Kurunthachalam Kannan and Bikram Subedi note that to date, most methods to estimate drug use in the U.S. are based on surveys, crime statistics and drug seizures by law enforcement. But much illegal drug use happens off the radar. To better approximate usage, scientists have been turning to wastewater. Like a lot of other compounds from pharmaceuticals and personal care products to pesticides, illegal drugs and their metabolic byproducts also persist in sewage. In Europe, a number of studies have been done to see how well wastewater treatment plants are removing illicit drugs from sludge before treated water is released into the environment. But until now, no study in the U.S. had looked at this, likely leading to underestimates of abuse. Kannan and Subedi wanted to form a more complete picture of drug use, so they studied levels of illicit drugs at two wastewater treatment plants in Albany, New York.
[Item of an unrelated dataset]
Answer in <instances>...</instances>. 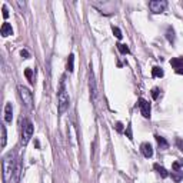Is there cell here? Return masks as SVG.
Listing matches in <instances>:
<instances>
[{"label":"cell","mask_w":183,"mask_h":183,"mask_svg":"<svg viewBox=\"0 0 183 183\" xmlns=\"http://www.w3.org/2000/svg\"><path fill=\"white\" fill-rule=\"evenodd\" d=\"M69 104H70V97H69V93L66 90V85H64V79L60 82V87H59V92H57V109H59V113L62 114L64 112L69 109Z\"/></svg>","instance_id":"obj_1"},{"label":"cell","mask_w":183,"mask_h":183,"mask_svg":"<svg viewBox=\"0 0 183 183\" xmlns=\"http://www.w3.org/2000/svg\"><path fill=\"white\" fill-rule=\"evenodd\" d=\"M15 153H7L4 157H3V182L9 183V180L13 177L15 173Z\"/></svg>","instance_id":"obj_2"},{"label":"cell","mask_w":183,"mask_h":183,"mask_svg":"<svg viewBox=\"0 0 183 183\" xmlns=\"http://www.w3.org/2000/svg\"><path fill=\"white\" fill-rule=\"evenodd\" d=\"M17 90H19V95H20V99H22L23 104L27 107V109H29V110H32V109H33V96H32V92H30L27 87H24L23 85H19V86H17Z\"/></svg>","instance_id":"obj_3"},{"label":"cell","mask_w":183,"mask_h":183,"mask_svg":"<svg viewBox=\"0 0 183 183\" xmlns=\"http://www.w3.org/2000/svg\"><path fill=\"white\" fill-rule=\"evenodd\" d=\"M33 132H34V126L30 120H24V126H23V132H22V143L27 144L30 137L33 136Z\"/></svg>","instance_id":"obj_4"},{"label":"cell","mask_w":183,"mask_h":183,"mask_svg":"<svg viewBox=\"0 0 183 183\" xmlns=\"http://www.w3.org/2000/svg\"><path fill=\"white\" fill-rule=\"evenodd\" d=\"M167 7V1L165 0H153V1H149V9H150L152 13L155 15H159V13H163Z\"/></svg>","instance_id":"obj_5"},{"label":"cell","mask_w":183,"mask_h":183,"mask_svg":"<svg viewBox=\"0 0 183 183\" xmlns=\"http://www.w3.org/2000/svg\"><path fill=\"white\" fill-rule=\"evenodd\" d=\"M139 107H140V113H142V116L144 119H150L152 107H150V103L146 99H143V97L139 99Z\"/></svg>","instance_id":"obj_6"},{"label":"cell","mask_w":183,"mask_h":183,"mask_svg":"<svg viewBox=\"0 0 183 183\" xmlns=\"http://www.w3.org/2000/svg\"><path fill=\"white\" fill-rule=\"evenodd\" d=\"M89 89H90V99L95 102L96 100V95H97V89H96V80L93 73L90 72V77H89Z\"/></svg>","instance_id":"obj_7"},{"label":"cell","mask_w":183,"mask_h":183,"mask_svg":"<svg viewBox=\"0 0 183 183\" xmlns=\"http://www.w3.org/2000/svg\"><path fill=\"white\" fill-rule=\"evenodd\" d=\"M140 152L143 153V156L146 159H150L153 156V147H152V144L149 142H144V143L140 144Z\"/></svg>","instance_id":"obj_8"},{"label":"cell","mask_w":183,"mask_h":183,"mask_svg":"<svg viewBox=\"0 0 183 183\" xmlns=\"http://www.w3.org/2000/svg\"><path fill=\"white\" fill-rule=\"evenodd\" d=\"M22 170H23V165H22V162L19 160L16 163V167H15V173H13V182L15 183H19L20 176H22Z\"/></svg>","instance_id":"obj_9"},{"label":"cell","mask_w":183,"mask_h":183,"mask_svg":"<svg viewBox=\"0 0 183 183\" xmlns=\"http://www.w3.org/2000/svg\"><path fill=\"white\" fill-rule=\"evenodd\" d=\"M0 33H1V36L3 37H7V36H12L13 34V29H12V24L7 23V22H4V23L1 24V29H0Z\"/></svg>","instance_id":"obj_10"},{"label":"cell","mask_w":183,"mask_h":183,"mask_svg":"<svg viewBox=\"0 0 183 183\" xmlns=\"http://www.w3.org/2000/svg\"><path fill=\"white\" fill-rule=\"evenodd\" d=\"M12 119H13V106H12V103H6V106H4V120L7 123H10Z\"/></svg>","instance_id":"obj_11"},{"label":"cell","mask_w":183,"mask_h":183,"mask_svg":"<svg viewBox=\"0 0 183 183\" xmlns=\"http://www.w3.org/2000/svg\"><path fill=\"white\" fill-rule=\"evenodd\" d=\"M155 139H156V142H157V146H159L160 150H166V149H169V142H167L163 136L156 135L155 136Z\"/></svg>","instance_id":"obj_12"},{"label":"cell","mask_w":183,"mask_h":183,"mask_svg":"<svg viewBox=\"0 0 183 183\" xmlns=\"http://www.w3.org/2000/svg\"><path fill=\"white\" fill-rule=\"evenodd\" d=\"M170 176H172V180L175 183H180L183 180V170H173Z\"/></svg>","instance_id":"obj_13"},{"label":"cell","mask_w":183,"mask_h":183,"mask_svg":"<svg viewBox=\"0 0 183 183\" xmlns=\"http://www.w3.org/2000/svg\"><path fill=\"white\" fill-rule=\"evenodd\" d=\"M166 39L169 40V43L175 44L176 36H175V30H173V27H172V26H169V27L166 29Z\"/></svg>","instance_id":"obj_14"},{"label":"cell","mask_w":183,"mask_h":183,"mask_svg":"<svg viewBox=\"0 0 183 183\" xmlns=\"http://www.w3.org/2000/svg\"><path fill=\"white\" fill-rule=\"evenodd\" d=\"M153 169H155V170H156V172H157V173H159V175L162 176L163 179H166L167 176H169L167 170H166V169H165L163 166H160L159 163H155V165H153Z\"/></svg>","instance_id":"obj_15"},{"label":"cell","mask_w":183,"mask_h":183,"mask_svg":"<svg viewBox=\"0 0 183 183\" xmlns=\"http://www.w3.org/2000/svg\"><path fill=\"white\" fill-rule=\"evenodd\" d=\"M170 64L172 67H175L176 70L183 67V57H175V59H170Z\"/></svg>","instance_id":"obj_16"},{"label":"cell","mask_w":183,"mask_h":183,"mask_svg":"<svg viewBox=\"0 0 183 183\" xmlns=\"http://www.w3.org/2000/svg\"><path fill=\"white\" fill-rule=\"evenodd\" d=\"M152 76H153V77H163V76H165V72H163L162 67L155 66V67L152 69Z\"/></svg>","instance_id":"obj_17"},{"label":"cell","mask_w":183,"mask_h":183,"mask_svg":"<svg viewBox=\"0 0 183 183\" xmlns=\"http://www.w3.org/2000/svg\"><path fill=\"white\" fill-rule=\"evenodd\" d=\"M67 72H70L72 73L73 70H74V55H69V59H67Z\"/></svg>","instance_id":"obj_18"},{"label":"cell","mask_w":183,"mask_h":183,"mask_svg":"<svg viewBox=\"0 0 183 183\" xmlns=\"http://www.w3.org/2000/svg\"><path fill=\"white\" fill-rule=\"evenodd\" d=\"M116 46H117V49H119L120 53H123V55H129V53H130V49L128 47V44H123V43H117Z\"/></svg>","instance_id":"obj_19"},{"label":"cell","mask_w":183,"mask_h":183,"mask_svg":"<svg viewBox=\"0 0 183 183\" xmlns=\"http://www.w3.org/2000/svg\"><path fill=\"white\" fill-rule=\"evenodd\" d=\"M24 76L27 77V80L30 82V85H34V80H33V70L32 69H24Z\"/></svg>","instance_id":"obj_20"},{"label":"cell","mask_w":183,"mask_h":183,"mask_svg":"<svg viewBox=\"0 0 183 183\" xmlns=\"http://www.w3.org/2000/svg\"><path fill=\"white\" fill-rule=\"evenodd\" d=\"M7 143V133H6V126H1V147H4Z\"/></svg>","instance_id":"obj_21"},{"label":"cell","mask_w":183,"mask_h":183,"mask_svg":"<svg viewBox=\"0 0 183 183\" xmlns=\"http://www.w3.org/2000/svg\"><path fill=\"white\" fill-rule=\"evenodd\" d=\"M183 167V159H179L177 162H175L173 165H172V169L173 170H182Z\"/></svg>","instance_id":"obj_22"},{"label":"cell","mask_w":183,"mask_h":183,"mask_svg":"<svg viewBox=\"0 0 183 183\" xmlns=\"http://www.w3.org/2000/svg\"><path fill=\"white\" fill-rule=\"evenodd\" d=\"M112 32H113V34H114V36H116L119 40L123 37V34H122V32H120V29H119V27H116V26H113V27H112Z\"/></svg>","instance_id":"obj_23"},{"label":"cell","mask_w":183,"mask_h":183,"mask_svg":"<svg viewBox=\"0 0 183 183\" xmlns=\"http://www.w3.org/2000/svg\"><path fill=\"white\" fill-rule=\"evenodd\" d=\"M159 93H160V90H159V87H153L152 89V97L156 100L157 97H159Z\"/></svg>","instance_id":"obj_24"},{"label":"cell","mask_w":183,"mask_h":183,"mask_svg":"<svg viewBox=\"0 0 183 183\" xmlns=\"http://www.w3.org/2000/svg\"><path fill=\"white\" fill-rule=\"evenodd\" d=\"M176 146H177V149L180 152H183V140L180 137H176Z\"/></svg>","instance_id":"obj_25"},{"label":"cell","mask_w":183,"mask_h":183,"mask_svg":"<svg viewBox=\"0 0 183 183\" xmlns=\"http://www.w3.org/2000/svg\"><path fill=\"white\" fill-rule=\"evenodd\" d=\"M20 56H22L23 59H30V53H29L26 49H22V50H20Z\"/></svg>","instance_id":"obj_26"},{"label":"cell","mask_w":183,"mask_h":183,"mask_svg":"<svg viewBox=\"0 0 183 183\" xmlns=\"http://www.w3.org/2000/svg\"><path fill=\"white\" fill-rule=\"evenodd\" d=\"M114 128H116V130H117L119 133H122V132H123V123H122V122H116V126H114Z\"/></svg>","instance_id":"obj_27"},{"label":"cell","mask_w":183,"mask_h":183,"mask_svg":"<svg viewBox=\"0 0 183 183\" xmlns=\"http://www.w3.org/2000/svg\"><path fill=\"white\" fill-rule=\"evenodd\" d=\"M1 12H3V13H1V15H3V17H4V19H7V17H9L7 7H6V6H3V7H1Z\"/></svg>","instance_id":"obj_28"},{"label":"cell","mask_w":183,"mask_h":183,"mask_svg":"<svg viewBox=\"0 0 183 183\" xmlns=\"http://www.w3.org/2000/svg\"><path fill=\"white\" fill-rule=\"evenodd\" d=\"M126 133H128V137L130 139V140H132V139H133V135H132V128H130V126H128V130H126Z\"/></svg>","instance_id":"obj_29"},{"label":"cell","mask_w":183,"mask_h":183,"mask_svg":"<svg viewBox=\"0 0 183 183\" xmlns=\"http://www.w3.org/2000/svg\"><path fill=\"white\" fill-rule=\"evenodd\" d=\"M176 73H179V74H183V67H180V69H177V70H176Z\"/></svg>","instance_id":"obj_30"},{"label":"cell","mask_w":183,"mask_h":183,"mask_svg":"<svg viewBox=\"0 0 183 183\" xmlns=\"http://www.w3.org/2000/svg\"><path fill=\"white\" fill-rule=\"evenodd\" d=\"M34 144H36V147H37V149H39V147H40V143H39V140H37V139L34 140Z\"/></svg>","instance_id":"obj_31"}]
</instances>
Surprisingly, the scientists found cocaine in 93 percent of all untreated samples. Levels of byproducts from opioids and hallucinogenic drugs were also detected. They found that the wastewater treatment plants didn’t remove all illicit drugs before releasing water back into the environment – and eventually into drinking water. But, the researchers suggest, tracking drugs in wastewater could help policymakers and law enforcement understand patterns of abuse and better fight it.
The authors acknowledge funding from the Centers for Disease Control and Prevention.